THE TASK:
Which lines in the data below contain the string "from"? Pick out each one and copy it in full, treating uppercase and lowercase as different.

DATA EXTRACT:
====

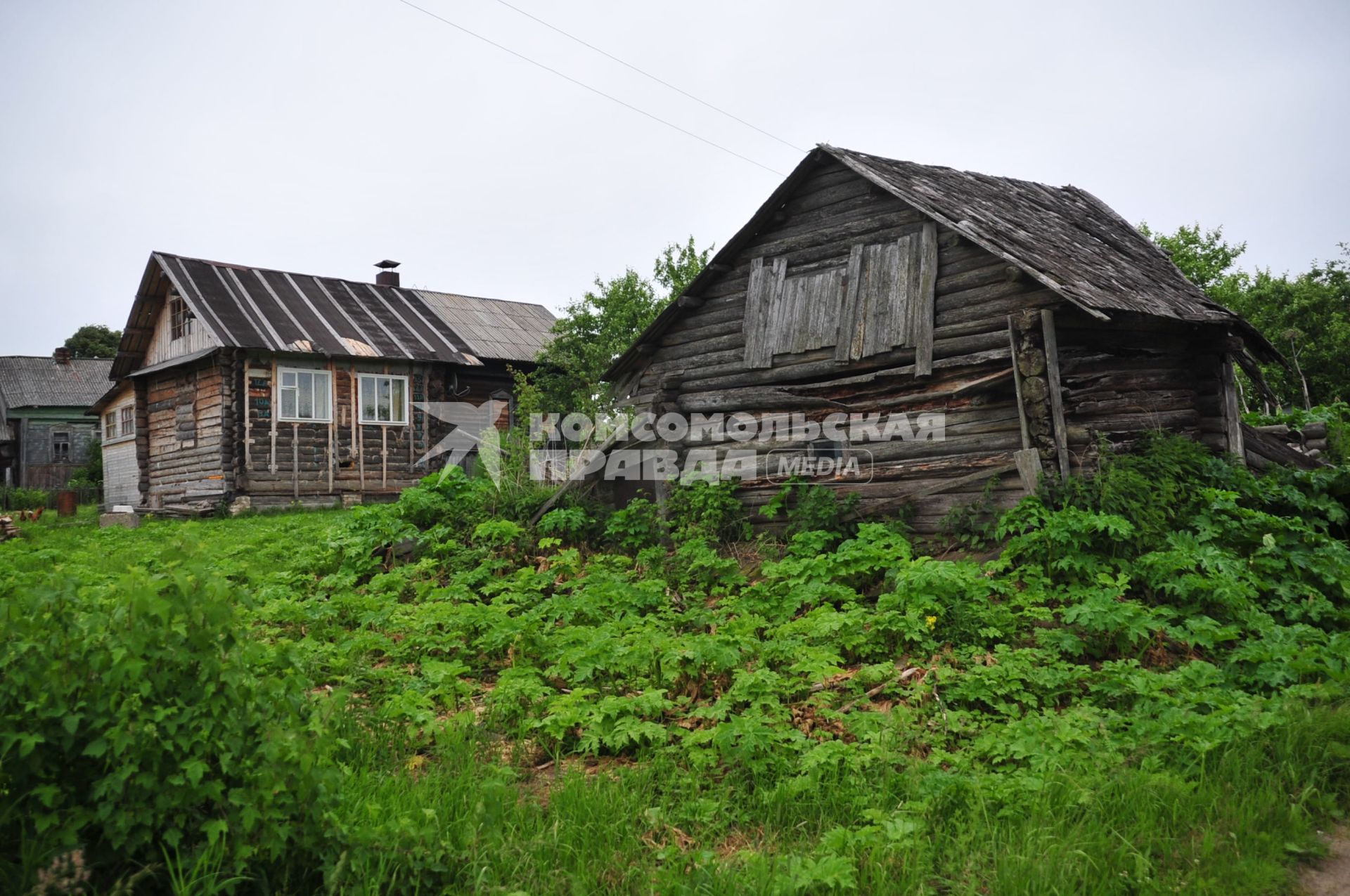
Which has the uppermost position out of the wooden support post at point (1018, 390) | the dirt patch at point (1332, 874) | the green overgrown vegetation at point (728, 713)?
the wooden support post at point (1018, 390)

====

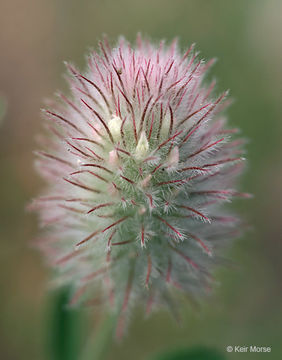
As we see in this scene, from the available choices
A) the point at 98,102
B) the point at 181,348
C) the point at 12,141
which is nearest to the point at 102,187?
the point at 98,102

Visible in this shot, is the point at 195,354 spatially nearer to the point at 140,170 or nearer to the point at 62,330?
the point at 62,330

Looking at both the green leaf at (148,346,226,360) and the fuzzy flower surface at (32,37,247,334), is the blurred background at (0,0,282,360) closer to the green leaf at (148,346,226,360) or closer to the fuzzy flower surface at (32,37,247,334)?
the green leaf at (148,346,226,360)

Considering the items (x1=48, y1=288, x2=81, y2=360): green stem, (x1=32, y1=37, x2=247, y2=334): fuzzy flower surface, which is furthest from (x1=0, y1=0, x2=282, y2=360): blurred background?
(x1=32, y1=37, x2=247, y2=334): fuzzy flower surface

====

REPLY TO THE EXERCISE:
As we see in this scene, from the available choices
Considering the items (x1=48, y1=288, x2=81, y2=360): green stem, (x1=32, y1=37, x2=247, y2=334): fuzzy flower surface, which is furthest from (x1=0, y1=0, x2=282, y2=360): blurred background?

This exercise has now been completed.